Je lis La douleur du verre d’eau comme j’enfilerais une veste de laine chaude, légèrement élimée sur les coudes, comme je braillerais ma vie et continuerais d’espérer.
Jean-Christophe Réhel ouvre le bal avec un poème long de cinq pages dont il a le secret du mouvement qui se déplie et revient sur lui-même ; une vague sur l’eau, des larmes qui n’en finissent plus de couler et de brûler les joues, un mélange d’abandon et de lutte. La démarche du poète est souple sur le chemin qu’il s’est tracé. Publié peu de temps après La fatigue des fruits, paru chez L’Oie de Cravan, ce nouveau livre poursuit là où le précédent nous laissait et aborde les thèmes qui font désormais la marque du poète : la santé fragile, le corps qui lâche, la mort juste au-dessus de l’épaule, le quotidien, le travail, le désir de vivre, l’amour fou et l’émerveillement.
Si les verres d’eau se multiplient, comme les références à la mer, au fleuve, à la pêche, le fil conducteur est peut-être un peu ténu, mais on se retrouve clairement en territoire Réhel, celui qui s’est attaché l’affection de tant de lecteurs, qui en a initié d’autres à la poésie. Dehors les poèmes plus courts et plus mordants, à la manière de Bleu sexe les gorilles (L’Écrou, 2014) et des Volcans sentent la coconut (Del Busso, 2016) : on nage en eaux vives, dans les je veux, c’est peut-être, m’allonger, je meurs, ces répétitions-signatures de l’auteur qui me portent au cœur de quelque chose qui ressemble au temps qui passe. On pourrait évoquer l’effet de surprise qui se dissipe, peut-être la faute à la parution presque coup sur coup de deux livres de poèmes et d’un roman ; évoquer une certaine formule, mais je sens que c’est dans ces espaces que Jean-Christophe Réhel vit comme il rêverait de le faire, c’est là que son cœur est en joie. L’écriture y est une nécessité, une course, d’où le débit dans les textes, d’où le rythme de production du poète. La voix est claire, toujours vraie ; elle est un grand cri du cœur sur le bord d’exploser, un œil brillant qui contemple l’ennui, accoté à la fenêtre, sur la banquette arrière d’une voiture. Il ne se passe rien, il s’y passe tout. Et Réhel se connaît, s’amuse de ses manières : « [J]e sais / je suis redondant je me répète / je parle juste / de météo / de bouffe / de poumons / je connais juste ça / cracher du sang la nuit pour ne pas m’envoler / je connais juste ça / je ne veux pas aller au paradis / je veux rester sur mon divan ».

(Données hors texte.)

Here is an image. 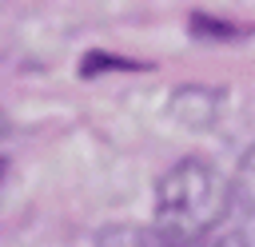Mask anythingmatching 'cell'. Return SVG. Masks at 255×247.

De la fatigue à la douleur, le poète se fait un cran plus grave : « [J]e ne rentre plus dans mon linge / je ne rentre plus dans tes bras / je ne rentre plus dans l’ensoleillement des choses ». La confession s’assombrit. Le sentiment d’amour mue lui aussi, devient plus assumé, plus romantique. On est dans de belles envolées, des déclarations à celle qu’il aime, dans la peur de la perdre, et on est aussi, beaucoup, dans le rapport à soi, comme si le poète cherchait encore les mots qui le mèneraient à la paix et à cette forme d’amour : « [À] quand la vie ? / à quand la belle vie ? / la vie douce la vie simple ? » Et on rentre à la maison, on retrouve, comme dans les livres précédents, un bon sandwich aux tomates, monté avec attention, sur la table et on le mange en regardant filer les journées.